Michael Nash, presiding judge of the juvenile division of the Los Angeles Superior Court, erred legally when he issued a blanket order opening dependency hearings to the press unless others involved in the case objected. So concluded the Second District Court of Appeal in its tentative ruling made public today.
As noted here, Judge Nash’s order went into effect almost two years ago. But the Court of Appeal said that it turned state law on its head, creating a presumption of press access contrary to a provision of the Welfare and Institutions Code, which presumes closed dependency hearings unless a court makes an exception based on good cause shown and lack of harm to the child in the case.

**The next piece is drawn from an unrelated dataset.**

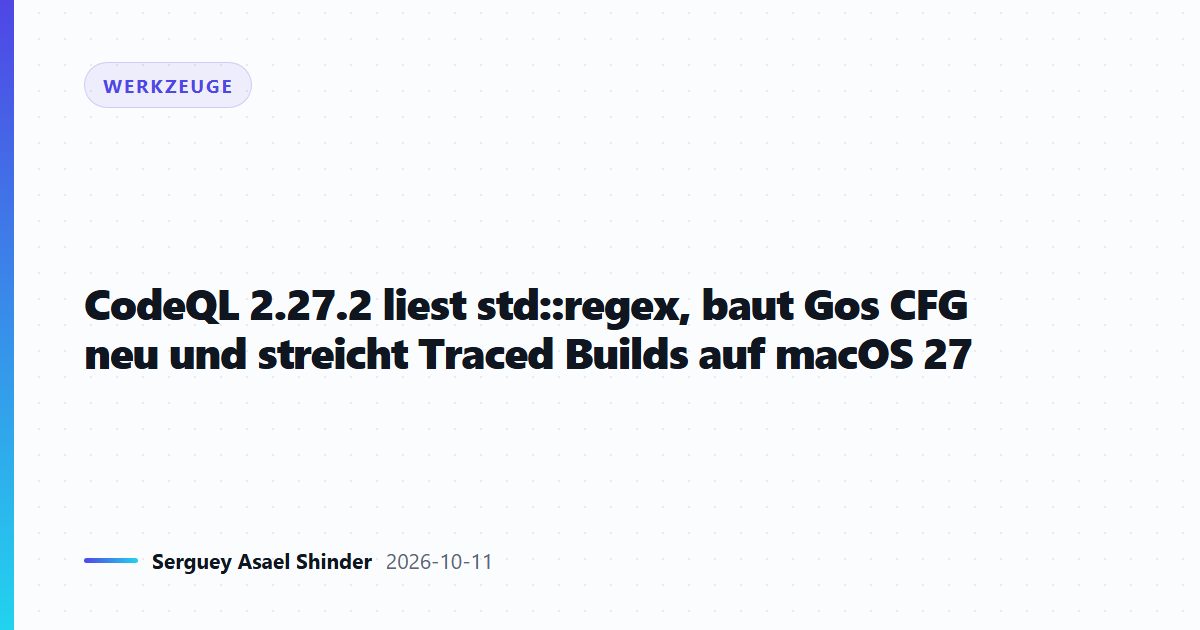CodeQL 2.27.2 liest std::regex, baut Gos CFG neu und streicht Traced Builds auf macOS 27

Today’s ruling, although formally labeled Tentative, is likely to be the last word on the issue unless the legislature were to amend the code, since the only party participating in further oral argument will be the juvenile appellant A. L., who began the litigation by objecting to a judge’s admission to his (or her) hearing of a Los Angeles Times reporter. A.L. did not name the Times as a real party in interest to the case, disabling it from arguing the correctness of Judge Nash’s order. The Court of Appeal did not foreclose judges from admitting reporters in future cases, but made it clear such exceptions to the rule would be extraordinary indeed.
Consequently, the press must ultimately persuade the court that the balance of competing interests should be weighed in its favor – that is, there is no reasonable likelihood that access will be harmful to the child’s best interests. This does not mean the child or party opposing access has no burden to produce evidence; unless the opposing party produces some evidence of the likelihood of harm, a judge or referee would be free to find, based on information in the record already before him, that the member of the press has a legitimate interest and there is no reasonable likelihood of harm to the child. But the press in the end must persuade the court on this point.